Les Français ne sont pas aussi contents qu'ils devraient l'être de voir que le chômage baisse parce que les Français n’aiment pas beaucoup travailler. "
La population active française composée de quelques 28 millions de personnes appréciera… avec une productivité par heure travaillée en France parmi les plus élevées au monde.

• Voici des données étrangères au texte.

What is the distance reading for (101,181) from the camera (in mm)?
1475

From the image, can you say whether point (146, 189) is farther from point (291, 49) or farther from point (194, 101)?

Peu importe après tout puisqu'il nous éclaire indépendamment, lui et pas les autres : "Le Point est de droite, l’Obs de gauche, c’est leur droit. Nous, nous sommes indépendants. Ni à gauche, ni à droite, on ne roule pour personne."
C'est vrai qu'il multiplia cet automne les accrochages avec Frantz Olivier Giesbert (Le Point) notamment au sujet de Rachida Dati, accusant FOG de se soumettre alors que lui résistait aux pressions.
Le même directeur de la rédaction de L’Express déclarait un beau dimanche sur LCI que Carla Bruni, « une amie », lui avait confirmé en personne sa relation avec le président de la République. Drôle de conception de la résistance et bascule du journal "Tous les jours, toute l'info" dans un people digne de Voici, Gala et autres Paris-Match. L'annonce du divorce ? dans l'Express. L'annonce de la nouvelle relation présidentielle ? dans l'Express. Le portrait de la nouvelle favorite ? dans l'Express bien sûr mais pas seulement car Barbier est partout, sur le net (blog Sarkozy an I, ça positionne…) I-télé, LCI…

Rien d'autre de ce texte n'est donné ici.